Bem, os pedidos formulados na ação civil pública, que foi ajuizada em conjunto - além do dano moral coletivo, cujo valor nós fixamos em R$940 milhões, que corresponde a 10% do faturamento líquido da empresa nos anos de 2020 e 2021, anos de ocorrência das irregularidades -, foram pedidos de natureza trabalhista, essencialmente, para que a empresa se abstenha de praticar assédio moral e adote todos os procedimentos necessários para tanto, como: canal de denúncias; apuração dessas denúncias, preservando a vítima, apurando e punindo devidamente os responsáveis; campanhas; cursos; elaboração de cartilhas para a prevenção e repressão do assédio moral; e também todas as obrigações relacionadas ao meio ambiente do trabalho, sobre as quais o Dr.
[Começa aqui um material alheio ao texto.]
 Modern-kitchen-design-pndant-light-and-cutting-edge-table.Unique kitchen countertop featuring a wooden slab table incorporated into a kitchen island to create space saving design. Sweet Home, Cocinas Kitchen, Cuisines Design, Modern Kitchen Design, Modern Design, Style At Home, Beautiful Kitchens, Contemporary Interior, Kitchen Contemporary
Murillo poderá falar de maneira mais específica.
E é importante nós ressaltarmos que essa ação foi ajuizada em litisconsórcio, porque o dano moral causado pela empresa, pelas empresas do grupo econômico, é de natureza indivisível, ou seja, foram causados pelas condutas da empresa: danos aos trabalhadores, aos funcionários, cuja tutela é do Ministério Público do Trabalho, mas também aos pacientes, beneficiários do plano de saúde, à saúde pública, tutelada pelo Ministério Público do Estado de São Paulo; e também os danos advindos da pesquisa com seres humanos sem autorização da Conep, que é atribuição do Ministério Público Federal.
Então é exatamente por conta da necessidade de se produzir uma prova em conjunto, judicialmente, e por ser um dano a direitos tutelados pelos três ramos do Ministério Público - interesse e direitos indivisíveis -, nós fizemos esse ajuizamento conjunto da ação civil pública. Ressalto que antes do ajuizamento foi ofertada à empresa a possibilidade da assinatura do termo de ajuste de conduta relativo às obrigações de natureza trabalhista, mas, como houve a recusa pela empresa da assinatura desse termo de ajuste, seja em relação às obrigações trabalhistas, seja ao pagamento do dano moral coletivo, nós tivemos que ajuizar a ação civil pública.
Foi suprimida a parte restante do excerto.